Snacks have been a hot seller over recent quarters, as companies increasingly pack their portfolios with chips, nutrition bars and cookie brands. Third-quarter transactions include the completion of Campbell Soup Co.’s purchase of Danish snack maker the Kelsen Group, Hillshire Brands Co.’s acquisition of Golden Island Jerky gourmet jerky brand, and Investcorp’s acquisition of Tyrrells Potato Crisps.
Many transactions during the quarter represented increased investment in essential platforms, such as yogurt giant Danone’s purchase of the YoCrunch yogurt brand in August. Similar deals include Barry Callebaut’s July purchase of Petra Foods Ltd.’s cocoa division, Snyder’s-Lance, Inc.’s August acquisition of snack food distributor Stateline Service Corp., and Dairy Farmers of America’s September deal for Dairy Maid, a milk, juice and fruit drink processor.
“There’s a lot of movement to focus on the core brands and maybe drop some nonperforming brands,” said Matthew O’ Loughlin, partner at Manatt, Phelps & Phillips, L.L.P., who counsels public and private companies, investors and private equity groups in the food and beverage industry. “All businesses need to balance such actions against mitigating increasing costs and achieving revenue growth over the short and long terms.” Unilever, which has been steadily shedding food brands from its portfolio over the past couple years, sold its Wish-Bone salad dressings business in August to Pinnacle Foods. Also during the quarter, ConAgra Foods sold its Lightlife Foods meatless products business to Brynwood Partners VI L.P., a private equity firm, and Campbell divested its European simple meals business to private equity firm CVC Capital Partners.
When David Murdock, chairman and chief executive officer of Dole Foods Company, Inc., offered to buy all outstanding shares of his company’s common stock in August, the deal represented an industry outlier. “I don’t think that’s a harbinger of the industry — all the public companies going private — but more reflective of the general considerations facing all public companies of whether to stay public or go private,” Mr. O’Loughlin said.

:: REQUIRED WORK ::
1. Decide whether each statement agrees with the excerpt on food industry deals, answering yes or no and quoting the words that settle it: (a) Campbell Soup Co. completed its purchase of the Kelsen Group; (b) Unilever sold its Wish-Bone salad dressings business to ConAgra Foods; (c) Danone bought the YoCrunch yogurt brand in September.
2. Revise the excerpt on food industry deals from "Snacks have been" up to and including "Tyrrells Potato Crisps.", putting "crackers" in place of "chips".
The listing that comes next is separate material and has nothing to do with the excerpt.

:: INFORMATION PROVIDED ::
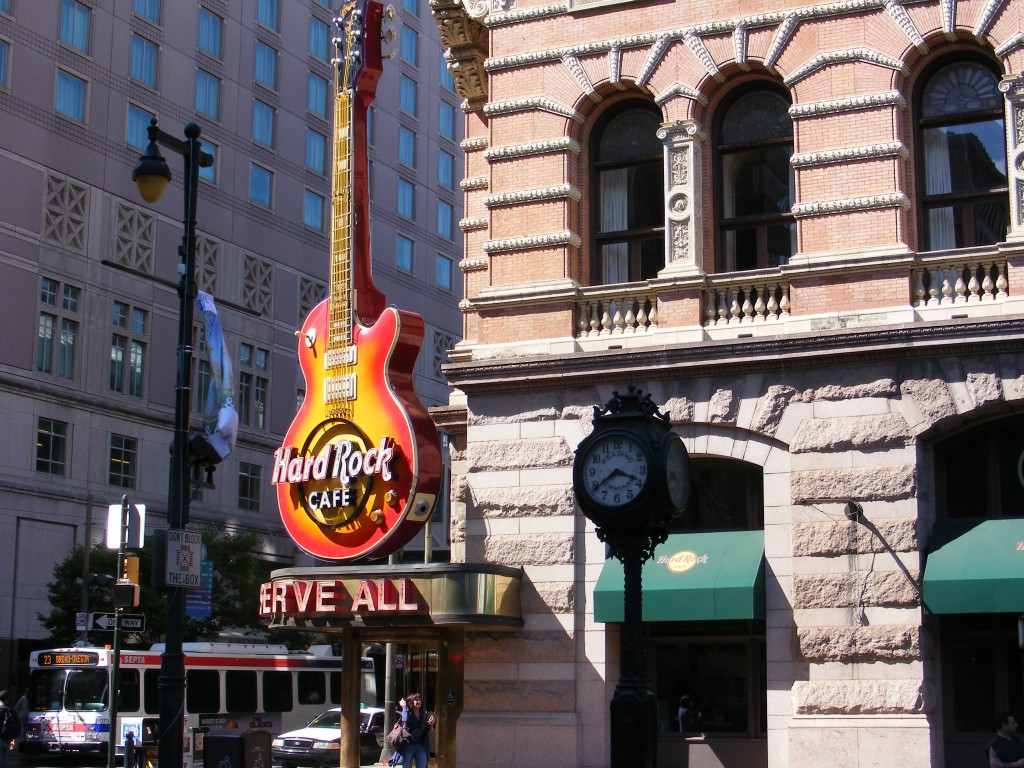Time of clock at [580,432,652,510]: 3:39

:: ANSWERS TO THE PROBLEMS ::
1.
(a) Yes: "the completion of Campbell Soup Co.’s purchase of Danish snack maker the Kelsen Group"
(b) No: "sold its Wish-Bone salad dressings business in August to Pinnacle Foods"
(c) No: "Danone’s purchase of the YoCrunch yogurt brand in August"

2.
Snacks have been a hot seller over recent quarters, as companies increasingly pack their portfolios with crackers, nutrition bars and cookie brands. Third-quarter transactions include the completion of Campbell Soup Co.’s purchase of Danish snack maker the Kelsen Group, Hillshire Brands Co.’s acquisition of Golden Island Jerky gourmet jerky brand, and Investcorp’s acquisition of Tyrrells Potato Crisps.